Reading passage:
*** Block opens ***
Once you are happy with the Preview, you should run the Basket again, but this time in Update Mode, so that your records actually are being updated.
Once done you should already now see an improvement on your overall data quality and in particular your Country and state values:
It’s Going to Get Worse Before It Gets Better
You may also have notice that your average score has dropped, or at least haven’t increased as much as you hoped for.
This is because the initial assessment is made purely by looking at Completeness, which is just one of multiple measures of Data Quality.
Once the cleaning and validation, the invalid data present in your dataset will impact the Data quality score in a negative direction.
But don’t panic, the outcome of the Data Laundry provides you with details on what is wrong with your data and you can now effectively work your way through the data to improve the data quality in a structured process.
Data Quality Assessment with Data Laundry Output Fields
In addition to the Business-critical fields which are being updated with the cleaned data, the Data Laundry has its own outcome fields which are being populated during the Cleaning (and also if you choose the Validation mode).
The Data Quality Score and Data Quality Indicator are both formula fields, which are being calculated dynamically.
Data Laundry Status
This field has 3 values:
|OK||– The record was processed, but the outcome of the cleaning is identical to the actual values, so no changes has been applied|
|Cleaned||– Fields were cleaned|
|Dirty||– Fields may have been cleaned, but the record is still considered to be Dirty (missing or invalid data)|
Assuming that your database has 1000’s of records, reviewing the data in excel (via the csv file from Preview mode) isn’t practical, thus next time you clean a Laundry Basket in Preview mode, make sure you only select those where the Data Laundry Status = Dirty.
*** Block closes ***
The data:
*** Block opens ***
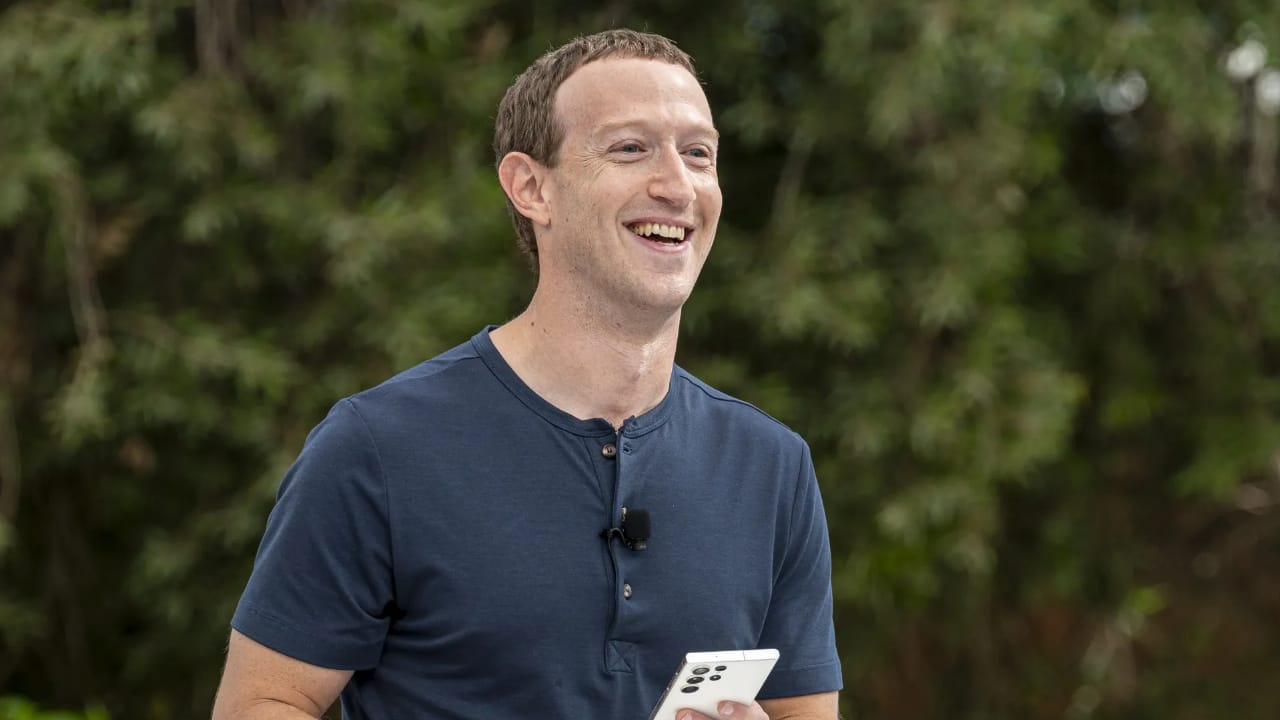 Mark Zuckerberg everytime wear same dress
*** Block closes ***
Task list:
• a. In the Data Laundry text, why should you select only records whose Data Laundry Status is Dirty the next time you clean a Laundry Basket in Preview mode? Answer in one to three sentences.
• b. According to the Data Laundry text, what values can the Data Laundry Status field hold, and what does each one mean?
The data is separate material and is not part of the Data Laundry text.

Solutions to the exercise:
• a. If a database holds thousands of records, reviewing all of them in Excel through the csv file from Preview mode isn't practical. Limiting the Preview to records with a Dirty status keeps the review manageable.

• b.
- OK: The record was processed, but the cleaning produced values identical to the existing ones, so nothing was changed.
- Cleaned: Fields were cleaned.
- Dirty: Fields may have been cleaned, but the record still has missing or invalid data.